Car le lien à la nature environnante n’est pas envisagé, dans cette culture, en termes de propriété mais en termes de liens de parenté. Les individus maoris se situent dans une situation de relation généalogique avec des entités naturelles particulières qu’ils peuvent considérer comme leurs ascendants. Le concept maori de whakapapa a pour fonction de préciser la généalogie de chaque personne jusqu’à une origine cosmogonique mythique où des éléments de la nature se mêlent aux lignées humaines.
Cette généalogie permet à une tribu de faire valoir ses droits ancestraux (take tipuna) sur des terres, parce que ces terres font partie de la famille, non pas au sens d’un bien possédé mais en tant que parents. L’intégrité écologique d’un fleuve, dans la mesure où il serait vu comme un ancêtre, est ainsi un corollaire de l’intégrité morale d’un lien familial, du renom et de la réputation de la lignée qui en découle. Le fleuve maori Whanganui a acquis en 2017 la personnalité juridique dans la loi néo-zélandaise. J’ai interprété cette loi moins comme visant directement à la protection environnementale du fleuve que comme relevant d’une forme de droit de la famille élargi à une entité naturelle.
Pour prendre un autre exemple appartenant à une culture complètement différente, le professeur de droit civil Alexandre Zabalza a analysé de quelle manière la maison basque, l’etxe, qui n’est pas un simple lieu d’habitation, mais le principe d’organisation traditionnel de la vie sociale, peut être conçue comme le sujet de droit central à partir duquel repenser les relations entre les humains et leur environnement.

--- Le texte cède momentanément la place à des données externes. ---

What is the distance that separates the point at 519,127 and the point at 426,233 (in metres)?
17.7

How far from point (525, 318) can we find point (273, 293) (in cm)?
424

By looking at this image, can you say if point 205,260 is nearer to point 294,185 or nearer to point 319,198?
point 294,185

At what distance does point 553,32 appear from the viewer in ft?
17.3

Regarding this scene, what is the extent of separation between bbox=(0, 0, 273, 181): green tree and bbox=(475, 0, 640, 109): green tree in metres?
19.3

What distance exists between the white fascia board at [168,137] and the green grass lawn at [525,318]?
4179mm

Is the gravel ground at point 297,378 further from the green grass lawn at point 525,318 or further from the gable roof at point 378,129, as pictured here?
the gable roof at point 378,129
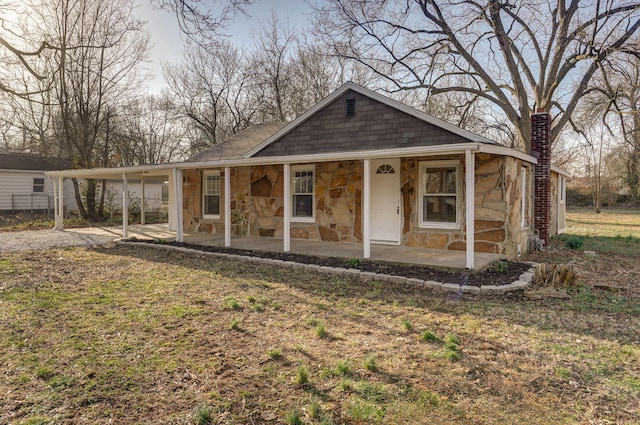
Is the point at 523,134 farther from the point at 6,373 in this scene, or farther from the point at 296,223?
the point at 6,373

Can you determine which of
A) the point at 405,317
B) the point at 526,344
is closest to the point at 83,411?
the point at 405,317

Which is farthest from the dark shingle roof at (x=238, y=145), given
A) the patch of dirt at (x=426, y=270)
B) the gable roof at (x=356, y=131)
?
the patch of dirt at (x=426, y=270)

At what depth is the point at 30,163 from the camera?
72.9 feet

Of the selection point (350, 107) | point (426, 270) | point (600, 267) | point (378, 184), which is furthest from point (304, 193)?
point (600, 267)

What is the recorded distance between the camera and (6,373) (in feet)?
10.1

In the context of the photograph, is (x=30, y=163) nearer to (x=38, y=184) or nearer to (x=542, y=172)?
(x=38, y=184)

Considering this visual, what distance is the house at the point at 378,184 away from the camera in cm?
781

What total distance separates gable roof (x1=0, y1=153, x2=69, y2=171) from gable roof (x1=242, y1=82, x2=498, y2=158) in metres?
18.1

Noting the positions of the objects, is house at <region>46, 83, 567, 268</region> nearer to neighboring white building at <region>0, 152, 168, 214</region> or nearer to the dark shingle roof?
the dark shingle roof

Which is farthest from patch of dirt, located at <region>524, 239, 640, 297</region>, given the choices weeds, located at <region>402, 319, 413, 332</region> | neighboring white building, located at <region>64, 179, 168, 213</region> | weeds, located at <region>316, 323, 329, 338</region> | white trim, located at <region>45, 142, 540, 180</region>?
neighboring white building, located at <region>64, 179, 168, 213</region>

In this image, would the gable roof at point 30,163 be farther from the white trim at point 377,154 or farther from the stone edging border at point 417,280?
the stone edging border at point 417,280

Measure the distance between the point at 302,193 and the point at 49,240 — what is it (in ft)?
24.3

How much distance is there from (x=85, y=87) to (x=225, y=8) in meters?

On pourrait interpréter le statut de l’etxe en disant que les héritiers d’une maison n’héritent pas la maison, mais la maison les accepte ou non comme héritiers, en ceci qu’elle leur confère leur nom de famille. Il y a une certaine analogie avec le système maori : dans les systèmes-maison (comme les a nommés Lévi-Strauss), comme dans les systèmes-fleuve, les biens, les entités non-humaines déterminent les droits successoraux humains.

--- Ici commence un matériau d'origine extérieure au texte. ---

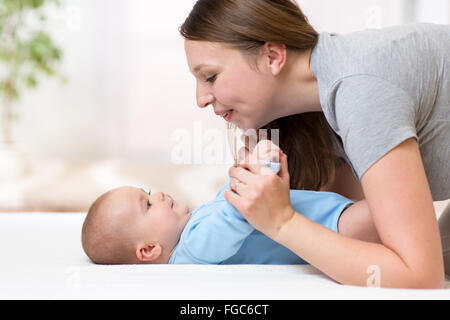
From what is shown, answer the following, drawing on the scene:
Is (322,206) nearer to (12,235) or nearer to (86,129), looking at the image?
(12,235)

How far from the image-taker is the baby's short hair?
1.28 metres

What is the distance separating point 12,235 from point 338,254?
99cm

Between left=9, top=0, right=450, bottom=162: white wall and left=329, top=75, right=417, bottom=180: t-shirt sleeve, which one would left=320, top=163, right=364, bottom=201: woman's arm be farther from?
left=9, top=0, right=450, bottom=162: white wall

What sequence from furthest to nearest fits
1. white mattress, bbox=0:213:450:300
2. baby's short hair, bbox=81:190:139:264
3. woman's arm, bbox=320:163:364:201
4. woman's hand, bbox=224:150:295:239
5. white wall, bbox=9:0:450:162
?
white wall, bbox=9:0:450:162, woman's arm, bbox=320:163:364:201, baby's short hair, bbox=81:190:139:264, woman's hand, bbox=224:150:295:239, white mattress, bbox=0:213:450:300

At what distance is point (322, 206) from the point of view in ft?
4.15

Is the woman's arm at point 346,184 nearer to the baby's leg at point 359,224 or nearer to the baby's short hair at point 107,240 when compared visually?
the baby's leg at point 359,224

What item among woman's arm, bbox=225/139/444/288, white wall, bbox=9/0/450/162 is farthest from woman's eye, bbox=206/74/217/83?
white wall, bbox=9/0/450/162

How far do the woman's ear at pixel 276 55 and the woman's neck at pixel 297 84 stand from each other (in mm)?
24

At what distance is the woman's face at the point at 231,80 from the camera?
1.18 metres

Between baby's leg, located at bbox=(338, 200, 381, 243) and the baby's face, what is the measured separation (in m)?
0.40

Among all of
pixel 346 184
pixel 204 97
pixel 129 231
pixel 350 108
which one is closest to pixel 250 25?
pixel 204 97

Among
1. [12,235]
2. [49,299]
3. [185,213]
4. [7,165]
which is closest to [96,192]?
[7,165]

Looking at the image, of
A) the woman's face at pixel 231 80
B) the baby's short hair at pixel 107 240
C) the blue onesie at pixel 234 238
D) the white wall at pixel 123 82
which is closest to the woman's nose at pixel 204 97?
the woman's face at pixel 231 80

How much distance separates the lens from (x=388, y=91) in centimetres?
99
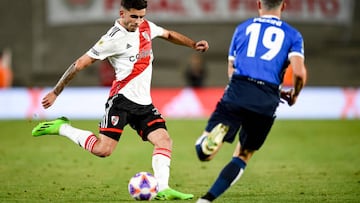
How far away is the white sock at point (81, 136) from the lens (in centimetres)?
817

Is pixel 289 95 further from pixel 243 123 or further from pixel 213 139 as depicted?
pixel 213 139

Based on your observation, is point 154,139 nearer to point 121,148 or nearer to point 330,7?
point 121,148

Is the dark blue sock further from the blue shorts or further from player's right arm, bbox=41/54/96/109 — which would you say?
player's right arm, bbox=41/54/96/109

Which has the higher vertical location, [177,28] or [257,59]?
[257,59]

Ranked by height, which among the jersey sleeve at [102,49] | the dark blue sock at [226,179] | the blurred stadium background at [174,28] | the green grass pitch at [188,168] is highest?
the jersey sleeve at [102,49]

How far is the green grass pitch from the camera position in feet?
27.9

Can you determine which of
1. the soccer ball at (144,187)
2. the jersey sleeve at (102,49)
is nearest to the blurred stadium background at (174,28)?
the jersey sleeve at (102,49)

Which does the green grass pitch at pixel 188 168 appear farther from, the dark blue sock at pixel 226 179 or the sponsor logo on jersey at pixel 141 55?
the sponsor logo on jersey at pixel 141 55

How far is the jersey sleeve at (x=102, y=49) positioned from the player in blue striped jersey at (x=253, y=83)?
1486 mm

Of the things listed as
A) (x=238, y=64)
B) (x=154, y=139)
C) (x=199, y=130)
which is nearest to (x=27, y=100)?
(x=199, y=130)

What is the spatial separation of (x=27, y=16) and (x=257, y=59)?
1769 cm

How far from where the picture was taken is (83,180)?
9.73 meters

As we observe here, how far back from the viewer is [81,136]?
27.1 feet

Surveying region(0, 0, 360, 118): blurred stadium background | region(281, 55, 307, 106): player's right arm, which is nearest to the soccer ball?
region(281, 55, 307, 106): player's right arm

En somme, pour que le droit soit à la hauteur des enjeux environnementaux actuels, pas besoin nécessairement de chercher des inspirations lointaines ?
S. B.-G. : Oui, le droit tel qu’il existe, recèle des ressources créatives qui permettraient de changer notre relation à l’environnement, sans qu’on ait nécessairement besoin de s’imaginer que les droits de la nature relèvent d’une révolution juridique radicale. Il s’agit avant tout d’analyser la manière dont une branche du droit donnée implique, dans son arrière-plan, une certaine conception et une certaine relation aux entités de la nature.
Le cas des droits de succession est exemplaire. On peut les reconsidérer à plusieurs niveaux : soit en ajoutant des clauses de protection environnementales lors de la succession, soit en temporisant sur la réalisation de la succession (comme avec le concept romain d’hereditas jacens), soit encore, ce qui est dans la suite logique, en replaçant le bien au centre du mécanisme de succession, plutôt que les héritiers.
L’objectif central d’une réforme des droits de succession, plus généralement, est d’associer la question de la protection environnementale à celle des inégalités, qui préoccupe à juste titre les critiques de l’héritage, autrement dit de repenser nos pratiques juridiques de détail dans le sens d’une justice intergénérationnelle.